> **Given instruction**
Reproduce the lines in the records below from the line holding "How much separates" through the line holding "At what distance", inclusive.
::: Dataset records
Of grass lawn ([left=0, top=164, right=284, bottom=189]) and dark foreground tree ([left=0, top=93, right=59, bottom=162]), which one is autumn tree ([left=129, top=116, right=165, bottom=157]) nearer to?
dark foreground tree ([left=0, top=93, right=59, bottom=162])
::::::
::: Dataset records
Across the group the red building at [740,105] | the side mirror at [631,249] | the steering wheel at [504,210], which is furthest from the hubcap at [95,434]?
::::::
::: Dataset records
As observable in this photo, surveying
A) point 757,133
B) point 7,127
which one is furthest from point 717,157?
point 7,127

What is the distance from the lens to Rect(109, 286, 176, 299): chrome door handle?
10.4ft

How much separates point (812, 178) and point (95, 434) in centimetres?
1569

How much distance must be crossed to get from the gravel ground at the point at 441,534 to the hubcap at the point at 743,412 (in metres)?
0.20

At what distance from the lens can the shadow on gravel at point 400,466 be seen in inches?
::::::
> **Exercise result**
How much separates point (812, 178) and point (95, 434) in centimetres?
1569

How much distance must be crossed to get from the gravel ground at the point at 441,534 to the hubcap at the point at 743,412 (in metres)?
0.20

At what distance from the lens can the shadow on gravel at point 400,466 be seen in inches?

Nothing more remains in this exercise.